How Communications Have Changed

Seeing how communications have changed makes the entire world of radio, television, and other forms of media seem all the more impressive.

Two Tin Cans and Some String

Okay, so all of those movies that show people talking through tin cans were a little overdramatic (though admit it, you’ve tried it), they aren’t far from the truth. People used to communicate in very simple ways, with very simple pieces of technology. And why is this? Because they didn’t know any better. For the majority of people, all they knew was the land around them and that means they were the only ones around. So, who would they have to call? Everyone they needed to communicate with was right next them or off on a hunt. No cell phones needed.

Newspapers and Pamphlets

Of course, people innovate and writing suddenly became something that was in vogue. By writing down things, people could pass on information from generation to generation.
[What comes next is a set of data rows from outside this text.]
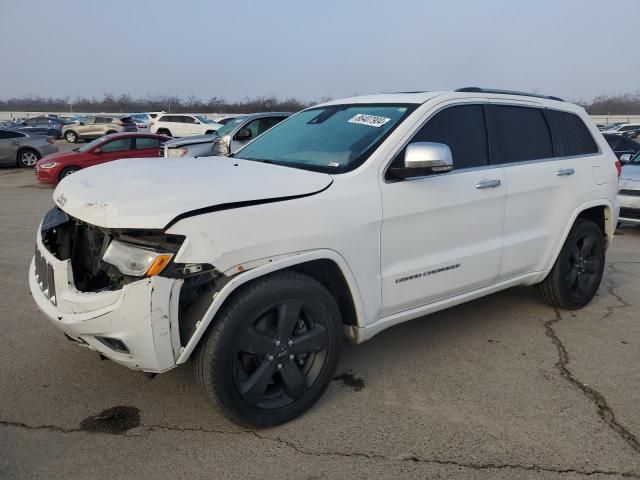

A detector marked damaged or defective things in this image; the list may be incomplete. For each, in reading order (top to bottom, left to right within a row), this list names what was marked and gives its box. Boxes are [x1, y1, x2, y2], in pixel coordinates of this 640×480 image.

front bumper damage [30, 219, 185, 374]
damaged front end [31, 206, 230, 372]
detached headlight [103, 240, 174, 278]
crumpled hood [52, 156, 332, 227]
cracked pavement [1, 162, 640, 480]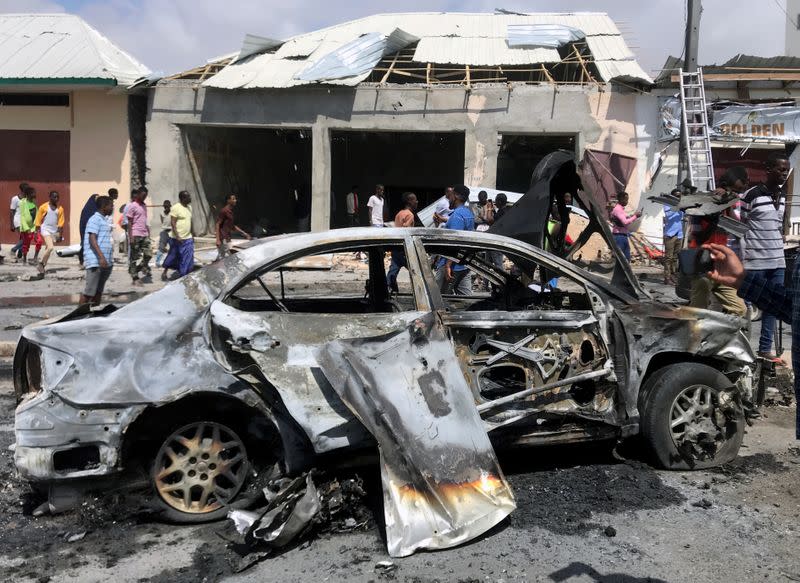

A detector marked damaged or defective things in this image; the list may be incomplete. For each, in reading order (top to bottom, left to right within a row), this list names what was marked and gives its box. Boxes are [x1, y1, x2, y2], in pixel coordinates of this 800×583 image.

damaged building [144, 11, 656, 236]
damaged roof panel [205, 11, 648, 89]
charred car body [12, 155, 756, 556]
burned car wreck [12, 153, 756, 560]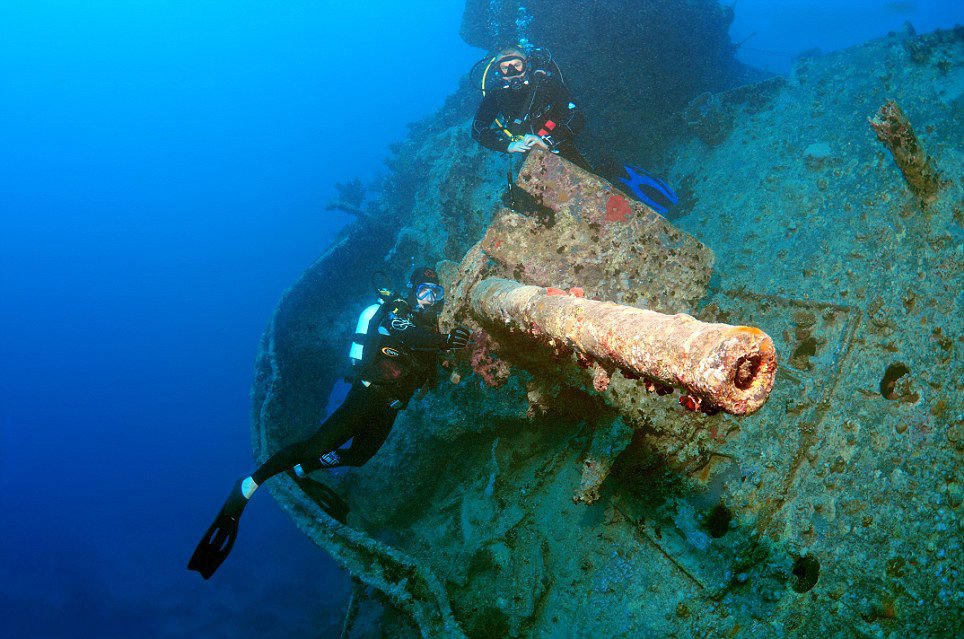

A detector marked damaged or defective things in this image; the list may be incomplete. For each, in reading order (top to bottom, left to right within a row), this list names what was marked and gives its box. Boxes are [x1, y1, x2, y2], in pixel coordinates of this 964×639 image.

rusty cannon barrel [470, 278, 780, 418]
rusted steel beam [470, 278, 780, 418]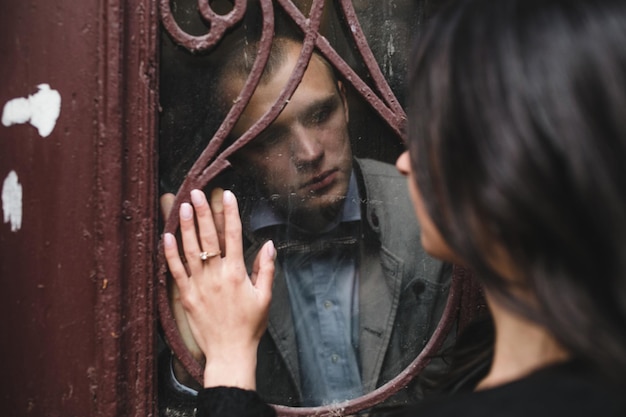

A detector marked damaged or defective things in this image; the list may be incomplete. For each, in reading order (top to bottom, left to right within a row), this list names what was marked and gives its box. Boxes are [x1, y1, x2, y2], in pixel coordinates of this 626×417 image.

peeling paint [1, 83, 61, 136]
peeling paint [1, 171, 22, 232]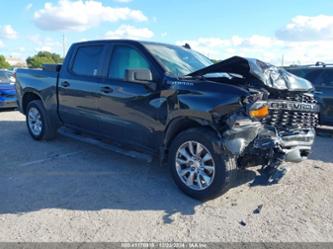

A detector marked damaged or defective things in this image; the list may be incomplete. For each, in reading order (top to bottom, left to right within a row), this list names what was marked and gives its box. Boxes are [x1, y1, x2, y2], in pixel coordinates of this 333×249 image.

crumpled hood [188, 56, 312, 91]
damaged front bumper [222, 113, 316, 169]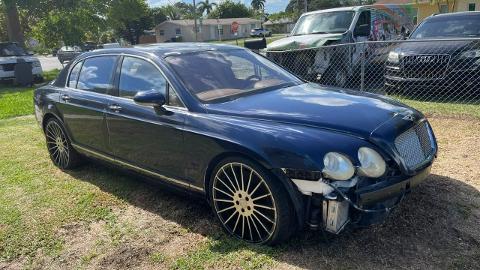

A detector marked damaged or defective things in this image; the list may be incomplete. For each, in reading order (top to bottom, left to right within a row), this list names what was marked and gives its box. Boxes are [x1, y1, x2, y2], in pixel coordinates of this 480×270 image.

damaged front bumper [292, 165, 432, 234]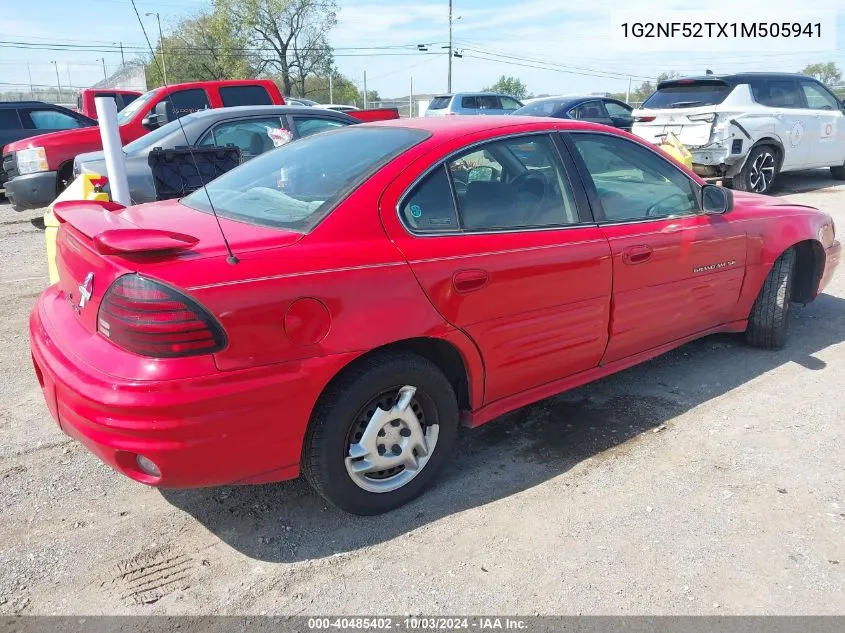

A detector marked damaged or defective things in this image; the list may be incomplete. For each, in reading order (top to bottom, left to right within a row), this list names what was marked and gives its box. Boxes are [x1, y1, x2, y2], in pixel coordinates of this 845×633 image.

damaged vehicle [628, 72, 844, 194]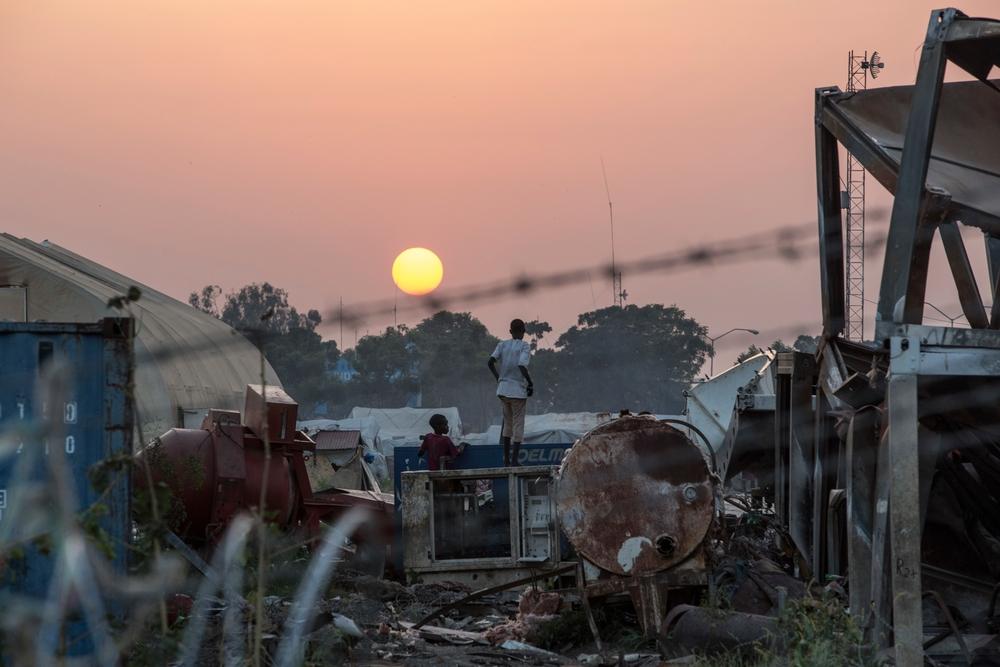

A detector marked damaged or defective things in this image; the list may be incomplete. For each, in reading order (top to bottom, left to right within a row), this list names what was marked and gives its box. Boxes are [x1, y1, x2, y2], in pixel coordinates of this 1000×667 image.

rusty barrel [552, 420, 716, 576]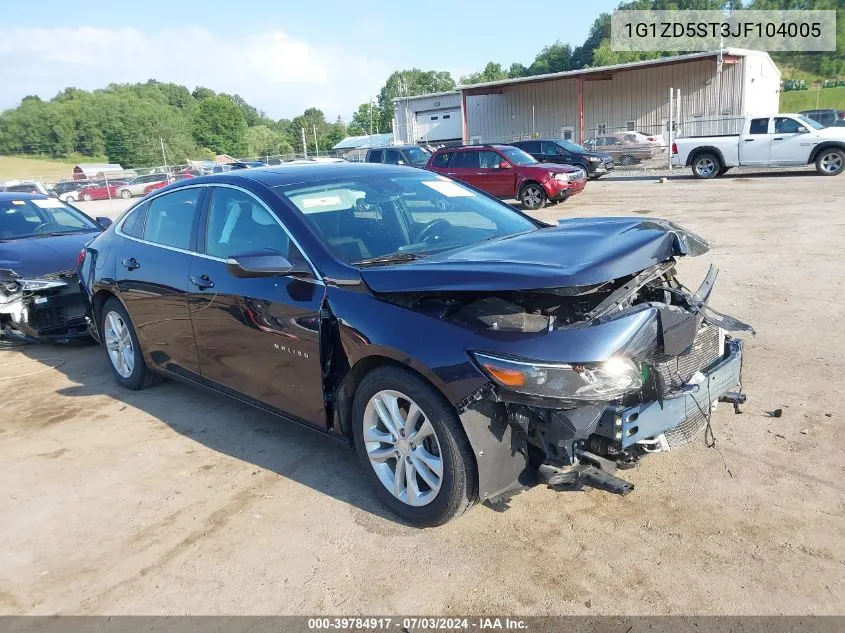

And that then allowed people to begin to have another form of communicating with others. With the introduction of the printing press and then the mass production of paper, people were able to pass their ideas onto others, and then they passed them on to others…

The Telephone Began the Talking

The telephone and the radio were next in the evolution of communication. This allowed people to talk over greater distances and listen to others. Entertainment was born. While the telephones of the past weren’t anything too special, they were able to connect people who were on the system, allowing for news to be shared more quickly than it could be printed up in a daily newspaper.

Onward into The Modern Days

Now that radio has become somewhat less important and phones can be carried anywhere, it seems that communication has nowhere else to go. The future of communications might be on the Internet, but we’ve yet to figure out what this might look like and how this might change the world around us. You might not get into the radio hall of fame, but the Museum of Broadcast Communications tours might be getting bigger in the future once we figure out new ways to spread the word.